WORK TO BE COMPLETED: Turn the lines below into a numbered list, starting at the line containing "What sequence do" and ending at the last line, with blank lines omitted.

[Lines of data]
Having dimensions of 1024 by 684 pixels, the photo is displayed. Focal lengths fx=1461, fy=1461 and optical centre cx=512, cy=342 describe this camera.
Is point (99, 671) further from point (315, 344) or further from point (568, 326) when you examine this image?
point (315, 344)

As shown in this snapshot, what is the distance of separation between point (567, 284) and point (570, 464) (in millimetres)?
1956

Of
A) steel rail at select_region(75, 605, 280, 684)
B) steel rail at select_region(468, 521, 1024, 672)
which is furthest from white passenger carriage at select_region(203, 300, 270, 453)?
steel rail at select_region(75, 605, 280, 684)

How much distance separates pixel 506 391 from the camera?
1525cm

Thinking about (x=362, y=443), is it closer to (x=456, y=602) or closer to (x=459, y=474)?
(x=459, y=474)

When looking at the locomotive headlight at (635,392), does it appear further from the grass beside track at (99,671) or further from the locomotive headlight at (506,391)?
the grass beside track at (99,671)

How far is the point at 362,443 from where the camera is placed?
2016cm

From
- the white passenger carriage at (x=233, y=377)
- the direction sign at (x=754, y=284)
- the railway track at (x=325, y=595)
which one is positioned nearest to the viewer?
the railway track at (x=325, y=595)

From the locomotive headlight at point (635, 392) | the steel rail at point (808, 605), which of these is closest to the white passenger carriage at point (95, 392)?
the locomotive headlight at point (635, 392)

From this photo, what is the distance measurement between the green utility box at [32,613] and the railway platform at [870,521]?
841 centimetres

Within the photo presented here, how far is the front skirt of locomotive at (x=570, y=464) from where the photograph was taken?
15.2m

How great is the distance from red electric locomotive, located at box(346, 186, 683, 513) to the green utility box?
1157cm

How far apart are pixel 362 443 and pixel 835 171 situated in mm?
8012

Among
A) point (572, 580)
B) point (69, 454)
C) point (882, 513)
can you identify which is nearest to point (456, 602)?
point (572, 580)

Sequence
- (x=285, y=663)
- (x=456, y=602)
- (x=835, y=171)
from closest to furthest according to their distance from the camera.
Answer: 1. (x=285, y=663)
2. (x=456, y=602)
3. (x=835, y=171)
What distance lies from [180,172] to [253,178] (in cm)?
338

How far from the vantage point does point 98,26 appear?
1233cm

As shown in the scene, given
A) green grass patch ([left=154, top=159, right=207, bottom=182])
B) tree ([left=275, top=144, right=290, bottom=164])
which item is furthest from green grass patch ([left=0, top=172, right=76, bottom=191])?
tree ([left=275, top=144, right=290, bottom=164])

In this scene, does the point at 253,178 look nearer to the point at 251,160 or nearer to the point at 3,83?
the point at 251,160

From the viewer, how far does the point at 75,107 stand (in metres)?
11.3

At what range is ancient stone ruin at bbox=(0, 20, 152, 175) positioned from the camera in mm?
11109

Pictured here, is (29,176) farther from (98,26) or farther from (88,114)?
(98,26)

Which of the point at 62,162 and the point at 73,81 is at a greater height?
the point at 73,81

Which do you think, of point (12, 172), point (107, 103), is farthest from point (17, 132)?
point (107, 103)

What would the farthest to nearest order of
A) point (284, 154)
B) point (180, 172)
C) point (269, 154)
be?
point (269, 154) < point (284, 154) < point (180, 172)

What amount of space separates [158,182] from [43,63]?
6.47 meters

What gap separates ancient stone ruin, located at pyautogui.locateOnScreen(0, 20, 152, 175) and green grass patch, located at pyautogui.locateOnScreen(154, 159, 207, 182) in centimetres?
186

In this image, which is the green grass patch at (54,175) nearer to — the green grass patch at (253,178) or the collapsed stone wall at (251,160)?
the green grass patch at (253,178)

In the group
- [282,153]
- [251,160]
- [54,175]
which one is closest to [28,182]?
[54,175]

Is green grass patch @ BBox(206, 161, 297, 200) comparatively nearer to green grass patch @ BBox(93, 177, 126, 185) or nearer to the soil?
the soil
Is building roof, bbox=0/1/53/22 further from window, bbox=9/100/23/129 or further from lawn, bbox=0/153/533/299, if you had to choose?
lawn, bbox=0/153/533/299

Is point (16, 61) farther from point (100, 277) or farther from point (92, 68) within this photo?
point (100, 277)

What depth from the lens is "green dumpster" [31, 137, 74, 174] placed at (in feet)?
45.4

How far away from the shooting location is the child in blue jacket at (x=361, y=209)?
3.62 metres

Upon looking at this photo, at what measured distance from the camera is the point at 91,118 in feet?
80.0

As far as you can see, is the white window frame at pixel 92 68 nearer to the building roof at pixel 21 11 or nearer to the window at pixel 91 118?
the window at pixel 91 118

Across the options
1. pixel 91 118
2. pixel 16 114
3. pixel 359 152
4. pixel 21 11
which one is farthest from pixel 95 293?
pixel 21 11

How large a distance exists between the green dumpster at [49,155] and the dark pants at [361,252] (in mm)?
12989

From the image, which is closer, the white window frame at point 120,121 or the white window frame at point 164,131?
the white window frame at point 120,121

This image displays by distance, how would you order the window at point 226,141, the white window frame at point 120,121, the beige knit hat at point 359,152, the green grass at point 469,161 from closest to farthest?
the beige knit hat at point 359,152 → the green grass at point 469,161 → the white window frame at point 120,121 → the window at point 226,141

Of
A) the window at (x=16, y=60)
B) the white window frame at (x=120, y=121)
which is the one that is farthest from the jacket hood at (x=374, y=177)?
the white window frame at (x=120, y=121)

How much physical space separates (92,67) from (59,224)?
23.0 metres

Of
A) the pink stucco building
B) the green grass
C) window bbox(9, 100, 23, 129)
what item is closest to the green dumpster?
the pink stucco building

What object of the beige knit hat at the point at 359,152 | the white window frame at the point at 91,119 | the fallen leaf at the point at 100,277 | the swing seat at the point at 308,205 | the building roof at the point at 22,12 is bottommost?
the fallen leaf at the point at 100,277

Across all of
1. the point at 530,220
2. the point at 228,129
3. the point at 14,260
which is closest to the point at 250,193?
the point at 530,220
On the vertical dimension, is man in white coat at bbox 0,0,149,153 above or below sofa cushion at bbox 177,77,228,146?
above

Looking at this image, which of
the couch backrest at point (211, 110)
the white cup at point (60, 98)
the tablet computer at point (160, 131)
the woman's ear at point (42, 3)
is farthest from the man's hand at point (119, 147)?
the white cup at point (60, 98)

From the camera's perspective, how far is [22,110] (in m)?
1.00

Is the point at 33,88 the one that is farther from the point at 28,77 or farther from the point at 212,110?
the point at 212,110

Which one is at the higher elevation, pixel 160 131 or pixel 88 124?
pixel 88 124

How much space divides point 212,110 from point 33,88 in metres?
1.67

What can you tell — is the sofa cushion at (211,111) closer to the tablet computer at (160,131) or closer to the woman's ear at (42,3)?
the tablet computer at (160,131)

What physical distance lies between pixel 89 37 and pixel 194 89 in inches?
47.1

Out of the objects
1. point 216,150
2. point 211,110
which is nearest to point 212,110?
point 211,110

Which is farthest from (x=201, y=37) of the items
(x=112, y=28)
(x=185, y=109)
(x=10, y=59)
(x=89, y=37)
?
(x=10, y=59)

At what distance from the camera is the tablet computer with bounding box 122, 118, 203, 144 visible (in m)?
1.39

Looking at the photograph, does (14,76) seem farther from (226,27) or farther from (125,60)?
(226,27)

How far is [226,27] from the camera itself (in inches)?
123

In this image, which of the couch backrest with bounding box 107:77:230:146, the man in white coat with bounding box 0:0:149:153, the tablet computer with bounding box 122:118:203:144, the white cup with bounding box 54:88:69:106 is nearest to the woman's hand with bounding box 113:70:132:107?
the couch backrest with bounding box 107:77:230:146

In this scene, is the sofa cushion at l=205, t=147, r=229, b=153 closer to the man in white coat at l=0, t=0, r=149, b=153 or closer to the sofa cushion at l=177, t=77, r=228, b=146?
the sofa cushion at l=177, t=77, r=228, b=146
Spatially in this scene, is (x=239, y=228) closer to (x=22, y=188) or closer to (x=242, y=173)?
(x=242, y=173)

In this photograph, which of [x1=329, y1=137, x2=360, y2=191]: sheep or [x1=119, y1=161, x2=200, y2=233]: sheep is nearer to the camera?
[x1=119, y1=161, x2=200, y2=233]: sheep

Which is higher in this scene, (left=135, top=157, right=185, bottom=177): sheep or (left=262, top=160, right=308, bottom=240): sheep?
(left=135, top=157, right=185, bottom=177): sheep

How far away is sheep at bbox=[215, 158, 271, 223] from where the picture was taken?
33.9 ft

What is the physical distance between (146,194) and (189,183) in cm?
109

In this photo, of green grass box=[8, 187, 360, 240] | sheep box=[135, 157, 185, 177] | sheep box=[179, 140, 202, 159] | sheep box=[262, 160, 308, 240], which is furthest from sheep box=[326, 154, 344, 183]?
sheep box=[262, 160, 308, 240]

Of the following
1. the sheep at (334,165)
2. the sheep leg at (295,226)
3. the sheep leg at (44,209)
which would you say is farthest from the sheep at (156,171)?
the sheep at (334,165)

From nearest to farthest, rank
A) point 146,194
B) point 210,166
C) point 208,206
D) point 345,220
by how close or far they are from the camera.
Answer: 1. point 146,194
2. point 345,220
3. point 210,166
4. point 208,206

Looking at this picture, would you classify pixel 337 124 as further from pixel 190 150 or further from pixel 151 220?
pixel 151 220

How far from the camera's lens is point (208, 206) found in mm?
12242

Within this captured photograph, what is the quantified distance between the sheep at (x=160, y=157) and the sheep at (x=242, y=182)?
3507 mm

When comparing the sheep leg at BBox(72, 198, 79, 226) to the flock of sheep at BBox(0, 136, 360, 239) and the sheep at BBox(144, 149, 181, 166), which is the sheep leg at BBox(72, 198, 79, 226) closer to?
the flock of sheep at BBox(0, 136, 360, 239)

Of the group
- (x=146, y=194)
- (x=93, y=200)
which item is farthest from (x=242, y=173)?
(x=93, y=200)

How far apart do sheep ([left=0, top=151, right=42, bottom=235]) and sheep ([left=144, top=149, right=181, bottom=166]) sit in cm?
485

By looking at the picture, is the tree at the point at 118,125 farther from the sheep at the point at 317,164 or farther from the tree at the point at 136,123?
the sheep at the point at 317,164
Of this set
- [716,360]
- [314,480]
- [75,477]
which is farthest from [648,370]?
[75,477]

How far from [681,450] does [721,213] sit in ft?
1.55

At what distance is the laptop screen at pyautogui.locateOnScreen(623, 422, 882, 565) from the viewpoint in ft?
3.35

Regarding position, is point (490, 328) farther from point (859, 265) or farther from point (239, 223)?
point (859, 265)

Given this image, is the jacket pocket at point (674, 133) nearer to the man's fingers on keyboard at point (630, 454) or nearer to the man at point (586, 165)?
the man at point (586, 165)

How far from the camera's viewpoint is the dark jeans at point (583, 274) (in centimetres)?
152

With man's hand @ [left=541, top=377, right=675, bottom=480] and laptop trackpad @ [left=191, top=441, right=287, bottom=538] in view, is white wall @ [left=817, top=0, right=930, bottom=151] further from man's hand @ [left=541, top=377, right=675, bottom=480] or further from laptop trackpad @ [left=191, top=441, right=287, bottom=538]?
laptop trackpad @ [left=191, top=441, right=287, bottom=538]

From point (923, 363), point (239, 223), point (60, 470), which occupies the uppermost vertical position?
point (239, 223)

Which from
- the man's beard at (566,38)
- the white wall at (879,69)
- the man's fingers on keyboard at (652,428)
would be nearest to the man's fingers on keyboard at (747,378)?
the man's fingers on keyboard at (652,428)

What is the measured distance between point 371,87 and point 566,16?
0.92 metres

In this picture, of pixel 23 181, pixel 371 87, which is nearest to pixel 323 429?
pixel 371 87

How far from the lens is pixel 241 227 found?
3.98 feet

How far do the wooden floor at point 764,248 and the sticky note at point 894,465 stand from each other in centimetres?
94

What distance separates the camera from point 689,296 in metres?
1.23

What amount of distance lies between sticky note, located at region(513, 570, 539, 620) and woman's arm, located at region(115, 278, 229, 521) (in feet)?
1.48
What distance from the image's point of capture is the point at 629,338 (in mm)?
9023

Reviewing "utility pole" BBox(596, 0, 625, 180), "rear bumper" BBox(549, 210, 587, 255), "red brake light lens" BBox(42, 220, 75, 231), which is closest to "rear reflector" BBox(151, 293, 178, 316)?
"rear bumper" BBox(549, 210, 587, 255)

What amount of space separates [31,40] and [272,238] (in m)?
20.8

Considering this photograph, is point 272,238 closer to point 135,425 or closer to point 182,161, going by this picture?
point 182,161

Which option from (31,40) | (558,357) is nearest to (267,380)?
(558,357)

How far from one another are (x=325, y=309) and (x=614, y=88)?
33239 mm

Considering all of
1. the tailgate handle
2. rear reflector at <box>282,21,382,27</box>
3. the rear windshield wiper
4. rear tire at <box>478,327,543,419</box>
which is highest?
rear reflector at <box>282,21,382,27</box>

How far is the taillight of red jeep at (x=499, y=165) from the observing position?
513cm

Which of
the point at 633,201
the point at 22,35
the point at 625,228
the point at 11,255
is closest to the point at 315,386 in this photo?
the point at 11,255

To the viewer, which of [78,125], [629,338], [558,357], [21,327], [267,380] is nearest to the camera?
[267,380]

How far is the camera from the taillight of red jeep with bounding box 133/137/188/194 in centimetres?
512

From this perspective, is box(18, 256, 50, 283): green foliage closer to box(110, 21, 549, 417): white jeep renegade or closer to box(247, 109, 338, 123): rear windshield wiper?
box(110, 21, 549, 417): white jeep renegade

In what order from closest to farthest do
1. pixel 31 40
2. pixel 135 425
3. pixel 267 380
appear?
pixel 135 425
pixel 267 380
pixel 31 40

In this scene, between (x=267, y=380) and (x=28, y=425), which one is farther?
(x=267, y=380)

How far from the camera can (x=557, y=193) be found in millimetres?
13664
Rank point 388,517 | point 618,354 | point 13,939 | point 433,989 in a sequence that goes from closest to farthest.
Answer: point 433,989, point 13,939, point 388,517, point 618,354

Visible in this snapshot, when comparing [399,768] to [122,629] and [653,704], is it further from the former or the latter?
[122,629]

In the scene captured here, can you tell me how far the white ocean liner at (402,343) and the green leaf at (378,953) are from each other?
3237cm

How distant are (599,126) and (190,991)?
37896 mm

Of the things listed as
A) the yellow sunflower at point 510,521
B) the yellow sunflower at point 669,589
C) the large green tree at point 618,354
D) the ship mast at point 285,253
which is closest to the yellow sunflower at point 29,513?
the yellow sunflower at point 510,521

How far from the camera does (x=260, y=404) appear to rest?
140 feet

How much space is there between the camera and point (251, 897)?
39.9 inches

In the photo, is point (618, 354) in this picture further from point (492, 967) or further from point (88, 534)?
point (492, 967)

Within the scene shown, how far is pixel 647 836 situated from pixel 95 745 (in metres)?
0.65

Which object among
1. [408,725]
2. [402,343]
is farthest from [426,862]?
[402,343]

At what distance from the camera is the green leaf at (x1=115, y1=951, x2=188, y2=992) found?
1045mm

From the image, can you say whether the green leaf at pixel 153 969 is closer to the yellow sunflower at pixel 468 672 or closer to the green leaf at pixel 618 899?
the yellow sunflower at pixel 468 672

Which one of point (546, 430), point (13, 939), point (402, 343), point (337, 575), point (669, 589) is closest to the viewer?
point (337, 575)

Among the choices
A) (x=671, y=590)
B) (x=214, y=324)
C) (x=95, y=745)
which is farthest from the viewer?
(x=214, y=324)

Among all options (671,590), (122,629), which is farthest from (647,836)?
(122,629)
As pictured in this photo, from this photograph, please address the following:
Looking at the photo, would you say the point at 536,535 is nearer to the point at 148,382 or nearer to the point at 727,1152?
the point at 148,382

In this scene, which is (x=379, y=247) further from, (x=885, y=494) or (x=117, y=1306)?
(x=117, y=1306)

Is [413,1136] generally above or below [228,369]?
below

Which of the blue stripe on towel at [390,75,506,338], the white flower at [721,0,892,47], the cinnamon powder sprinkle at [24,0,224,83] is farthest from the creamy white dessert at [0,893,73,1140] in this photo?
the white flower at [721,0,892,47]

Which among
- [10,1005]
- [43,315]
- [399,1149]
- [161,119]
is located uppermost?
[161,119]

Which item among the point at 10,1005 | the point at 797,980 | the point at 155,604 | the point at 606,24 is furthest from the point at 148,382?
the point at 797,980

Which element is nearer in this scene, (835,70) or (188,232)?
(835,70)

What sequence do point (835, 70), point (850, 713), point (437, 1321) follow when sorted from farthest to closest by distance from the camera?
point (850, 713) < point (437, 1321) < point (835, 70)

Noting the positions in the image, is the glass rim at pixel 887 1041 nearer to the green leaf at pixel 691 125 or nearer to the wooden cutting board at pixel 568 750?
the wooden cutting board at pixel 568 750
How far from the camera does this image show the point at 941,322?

TASK SOLUTION:
1. What sequence do point (835, 70), point (850, 713), point (437, 1321) follow when sorted from farthest to closest by distance from the camera?
2. point (850, 713) < point (437, 1321) < point (835, 70)
3. Noting the positions in the image, is the glass rim at pixel 887 1041 nearer to the green leaf at pixel 691 125 or nearer to the wooden cutting board at pixel 568 750?
4. the wooden cutting board at pixel 568 750
5. How far from the camera does this image show the point at 941,322?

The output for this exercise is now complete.